NY State Overtime Costs on Pace for Record High

If the pace continues, New York will spend nearly two-thirds of a billion dollars on overtime this year, according to Comptroller Thomas DiNapoli

New York state agencies racked up more than $316 million in overtime in the first six months of 2014, according to the state comptroller's office, continuing a recent trend of sharply higher overtime costs for taxpayers.

If the pace continues, New York will spend nearly two-thirds of a billion dollars on overtime this year, according to Comptroller Thomas DiNapoli. That would be $30 million more than in 2013. Overtime costs were $529 million in 2012 and $469 million in 2011.

"This troubling trend could again result in a record-breaking year of overtime hours and overtime pay," DiNapoli said in a statement accompanying his report. "Our state agencies need to examine their practices, get to the root of what is driving high overtime and better manage these costs."
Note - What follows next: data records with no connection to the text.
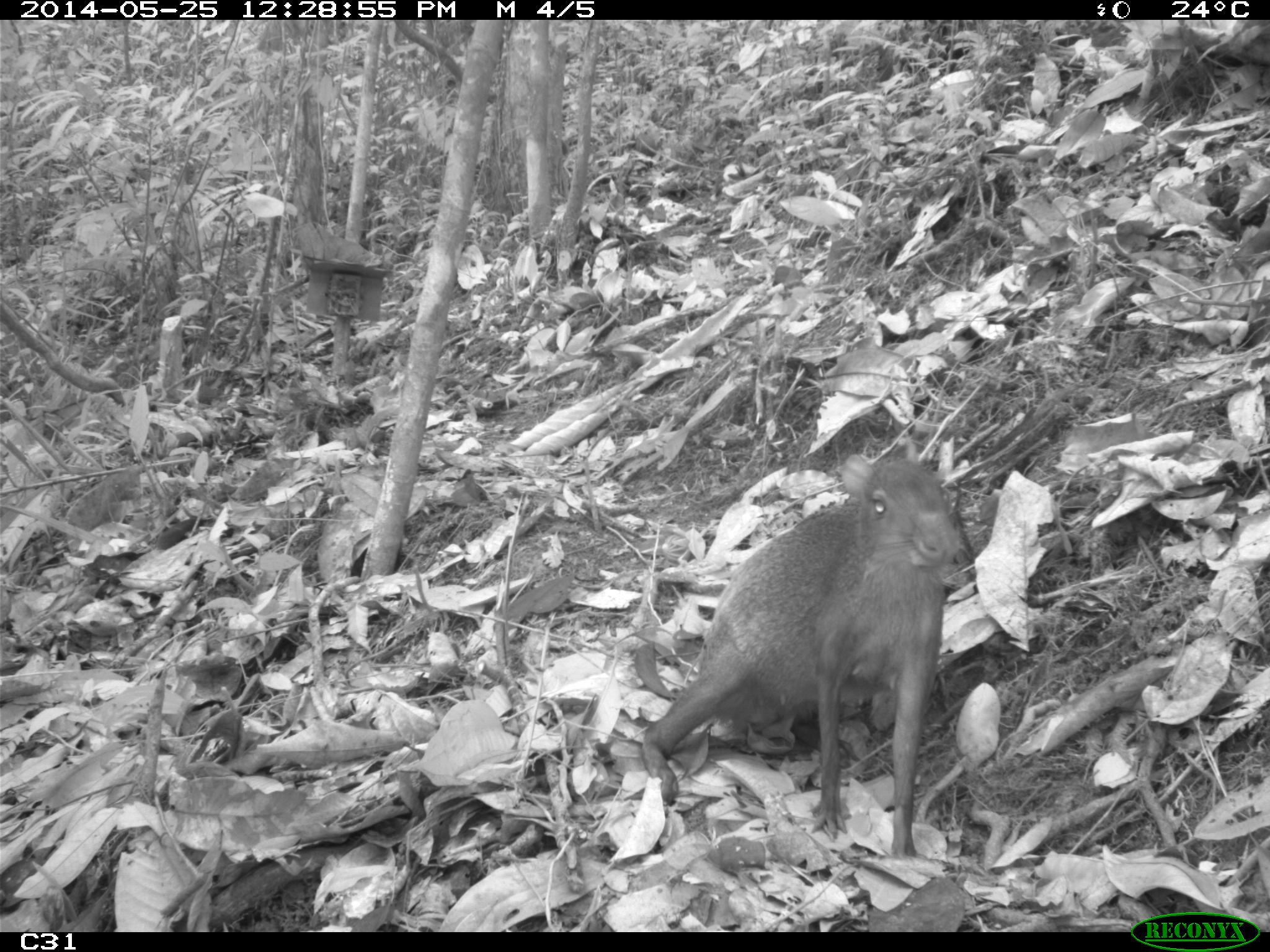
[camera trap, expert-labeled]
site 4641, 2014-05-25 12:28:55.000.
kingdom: Animalia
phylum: Chordata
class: Mammalia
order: Rodentia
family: Dasyproctidae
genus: Dasyprocta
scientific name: Dasyprocta leporina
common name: red-rumped agouti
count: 3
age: adult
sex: female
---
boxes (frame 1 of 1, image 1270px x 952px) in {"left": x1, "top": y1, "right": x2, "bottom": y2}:
dasyprocta leporina: {"left": 638, "top": 455, "right": 962, "bottom": 859}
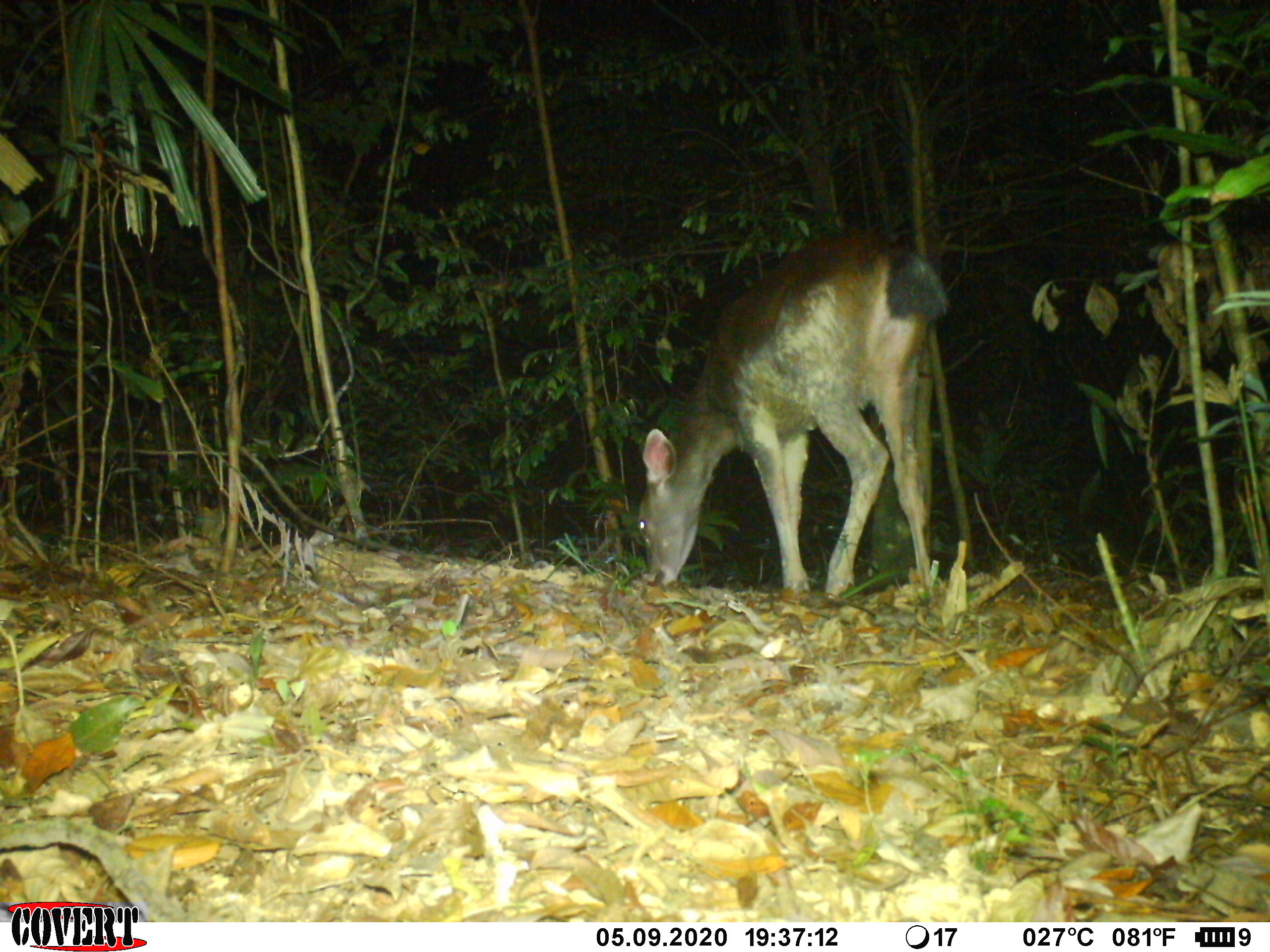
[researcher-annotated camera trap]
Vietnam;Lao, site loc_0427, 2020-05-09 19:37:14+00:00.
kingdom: Animalia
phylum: Chordata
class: Mammalia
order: Artiodactyla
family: Cervidae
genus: Rusa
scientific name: Rusa unicolor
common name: sambar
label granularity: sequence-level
While overtime costs are up for the state, a spokesman for Gov. Andrew Cuomo said New York state's overall personnel costs are down from past years and that state agencies are still within their budgeted overtime.

Cuomo's office said changes designed to make government more efficient have reduced overall personnel costs — including salaries and overtime — by $588 million per year compared to the year before Cuomo took office.
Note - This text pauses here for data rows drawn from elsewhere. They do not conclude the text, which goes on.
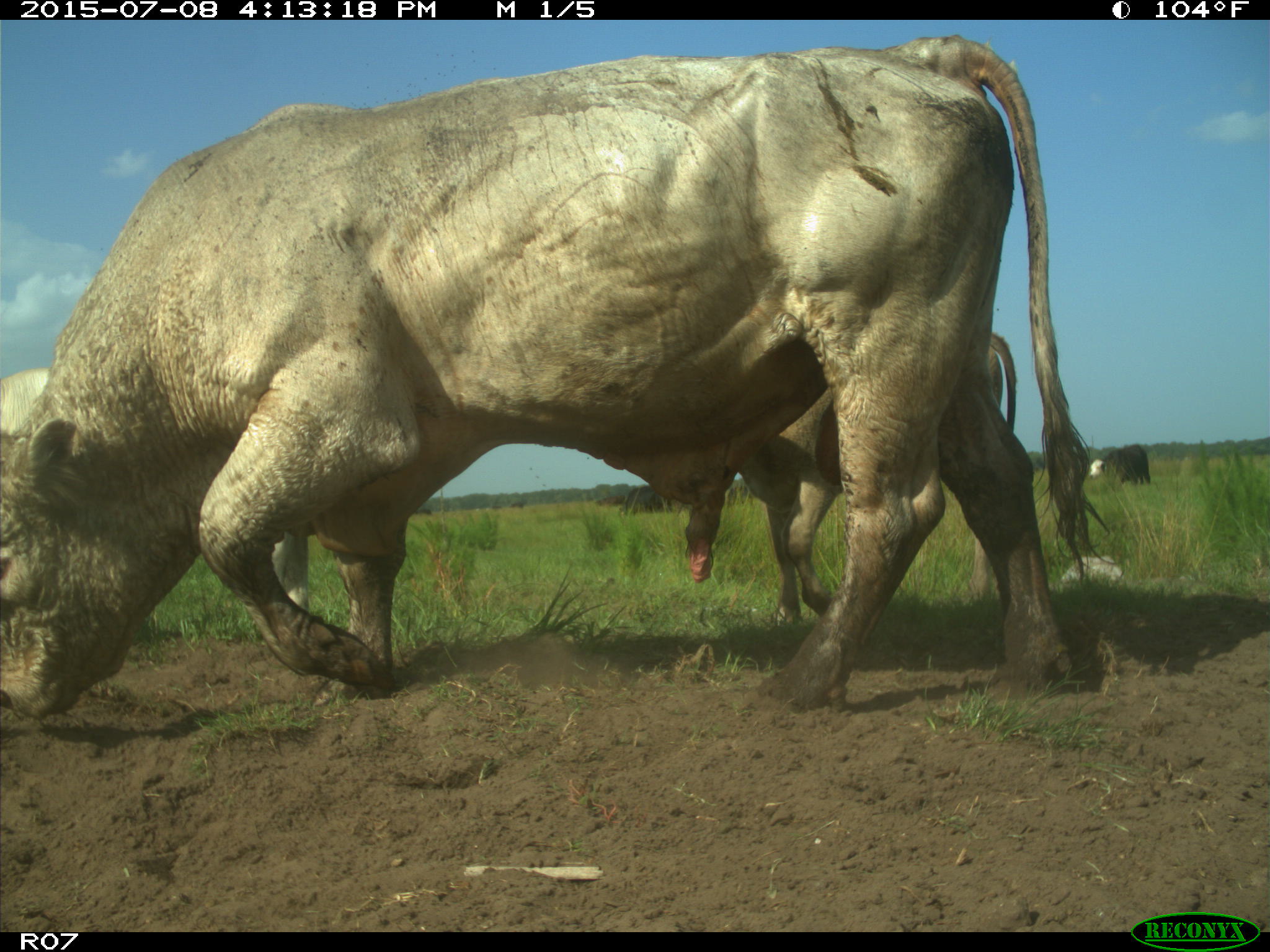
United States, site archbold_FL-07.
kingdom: Animalia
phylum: Chordata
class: Mammalia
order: Artiodactyla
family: Bovidae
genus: Bos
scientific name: Bos taurus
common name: domestic cow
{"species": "Bos taurus (domestic cow)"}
"Overtime is used carefully and only when needed," said Rich Azzopardi, a spokesman for the Democratic governor. "The alternative would be a larger, more expensive, state bureaucracy that New York taxpayers can no longer afford."

Overall, state agencies worked more than 7.8 million hours of overtime in the first six months of 2014. The Office for People with Disabilities worked the most overtime, with more than 2 million hours. The state's Department of Corrections had the biggest overtime costs at $79.8 million for more than 1.5 million hours.